With the letter was an enclosed form, which required completing, so as to claim these stated 'unclaimed' entitlements. In all the years my neighbours and myself filled in these forms and returned then back pre-paid to the relevant body, we all had a rejection letter because we all were in a 'catch 22' situation (ie a few pence/pounds over the claiming limit?).

The government must have realised this was a non-event,possibly due to high administration costs, because the past couple of years the forms have no longer been issued.

  spuds 10:49 02 Jan 2011

Perhaps off subject slightly, but nearly all the major charities in my home town are belly-aching about peoples lack of donations, and the charity shops are becoming bare for lack of stock. Some are even laying off paid staff.

In response, the public have replied to the charities concerns, and are asking why it is that charities have become very selective on what they will take, and by doing so, have refused many donations of good quality reusable items.
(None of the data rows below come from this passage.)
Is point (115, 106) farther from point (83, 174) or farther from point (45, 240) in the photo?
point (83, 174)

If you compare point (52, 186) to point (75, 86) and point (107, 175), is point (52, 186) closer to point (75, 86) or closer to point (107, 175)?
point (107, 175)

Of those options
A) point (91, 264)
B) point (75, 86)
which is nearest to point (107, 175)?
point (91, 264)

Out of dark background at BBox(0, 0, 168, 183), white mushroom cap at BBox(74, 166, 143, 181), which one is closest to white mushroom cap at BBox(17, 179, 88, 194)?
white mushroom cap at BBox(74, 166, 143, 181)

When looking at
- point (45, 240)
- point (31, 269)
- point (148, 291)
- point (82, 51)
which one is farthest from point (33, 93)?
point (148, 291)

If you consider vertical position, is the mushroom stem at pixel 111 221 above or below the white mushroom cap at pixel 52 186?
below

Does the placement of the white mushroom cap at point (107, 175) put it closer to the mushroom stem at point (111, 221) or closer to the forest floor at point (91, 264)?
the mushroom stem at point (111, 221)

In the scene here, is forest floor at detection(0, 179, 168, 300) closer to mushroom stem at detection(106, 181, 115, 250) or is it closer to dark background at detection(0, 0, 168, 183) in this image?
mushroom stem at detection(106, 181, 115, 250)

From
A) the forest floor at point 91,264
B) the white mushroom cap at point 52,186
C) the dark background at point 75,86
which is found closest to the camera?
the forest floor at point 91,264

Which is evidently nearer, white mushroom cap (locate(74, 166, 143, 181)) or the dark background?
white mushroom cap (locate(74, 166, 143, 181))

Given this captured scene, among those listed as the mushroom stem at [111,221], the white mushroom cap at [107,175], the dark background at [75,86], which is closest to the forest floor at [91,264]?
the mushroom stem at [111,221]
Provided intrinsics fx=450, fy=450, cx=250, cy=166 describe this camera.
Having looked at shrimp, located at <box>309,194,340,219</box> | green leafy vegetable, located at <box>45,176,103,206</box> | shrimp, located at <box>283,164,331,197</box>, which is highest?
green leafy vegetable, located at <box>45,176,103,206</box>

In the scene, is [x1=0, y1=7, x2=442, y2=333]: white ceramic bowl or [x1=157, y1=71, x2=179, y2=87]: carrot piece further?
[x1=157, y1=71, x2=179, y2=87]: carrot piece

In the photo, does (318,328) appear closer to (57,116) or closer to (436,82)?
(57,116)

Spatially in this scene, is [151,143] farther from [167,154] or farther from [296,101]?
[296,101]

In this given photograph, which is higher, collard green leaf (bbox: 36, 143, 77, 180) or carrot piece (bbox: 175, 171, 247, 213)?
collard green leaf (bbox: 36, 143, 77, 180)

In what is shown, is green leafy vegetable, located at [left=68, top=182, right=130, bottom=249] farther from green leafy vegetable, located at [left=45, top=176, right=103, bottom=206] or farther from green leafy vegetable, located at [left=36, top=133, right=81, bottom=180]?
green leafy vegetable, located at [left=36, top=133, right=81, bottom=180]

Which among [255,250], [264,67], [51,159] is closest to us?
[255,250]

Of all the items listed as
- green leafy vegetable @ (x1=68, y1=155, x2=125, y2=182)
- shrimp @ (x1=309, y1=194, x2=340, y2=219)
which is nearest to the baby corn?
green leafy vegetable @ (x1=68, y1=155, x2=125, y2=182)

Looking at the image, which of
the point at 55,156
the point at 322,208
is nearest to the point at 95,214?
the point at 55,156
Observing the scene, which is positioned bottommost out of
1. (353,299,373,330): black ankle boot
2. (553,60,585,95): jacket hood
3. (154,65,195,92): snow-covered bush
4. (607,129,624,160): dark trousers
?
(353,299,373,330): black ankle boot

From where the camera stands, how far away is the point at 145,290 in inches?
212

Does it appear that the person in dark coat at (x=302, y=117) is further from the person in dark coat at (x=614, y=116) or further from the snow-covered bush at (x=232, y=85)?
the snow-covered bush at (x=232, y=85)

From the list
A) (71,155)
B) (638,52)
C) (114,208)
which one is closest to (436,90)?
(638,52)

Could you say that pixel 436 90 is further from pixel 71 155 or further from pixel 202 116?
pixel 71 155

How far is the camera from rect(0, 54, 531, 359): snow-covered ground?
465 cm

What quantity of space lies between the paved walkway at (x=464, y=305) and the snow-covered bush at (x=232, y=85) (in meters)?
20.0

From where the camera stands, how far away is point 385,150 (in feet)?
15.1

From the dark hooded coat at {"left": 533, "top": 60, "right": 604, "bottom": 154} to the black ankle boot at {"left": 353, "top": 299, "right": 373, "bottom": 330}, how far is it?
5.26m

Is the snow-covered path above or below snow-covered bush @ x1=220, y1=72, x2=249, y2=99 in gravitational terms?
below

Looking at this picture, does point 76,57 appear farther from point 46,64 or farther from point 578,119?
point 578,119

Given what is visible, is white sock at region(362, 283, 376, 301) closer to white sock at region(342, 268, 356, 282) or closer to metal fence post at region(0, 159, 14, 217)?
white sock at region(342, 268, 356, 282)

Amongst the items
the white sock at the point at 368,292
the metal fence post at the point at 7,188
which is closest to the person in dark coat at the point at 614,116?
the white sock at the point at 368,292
There is a very lucrative business in sending clothing and other items to the various Eastern Europe countries, hence the constant bags or pleading letters in the door. Some of the people running some of these charities, are doing very well out of other peoples potential kindness, and it doesn't always men that the poor or disadvantaged will benefit from this kindness?.

  Toneman 15:08 02 Jan 2011

Further to my previous and FE's second point, I have checked and it appears to be Tesco themselves who make the donation. Should have realised that it wouldn't be the penny-pinching misers we laughingly call our friendly local banks, who prefer to distribute largesse among themselves.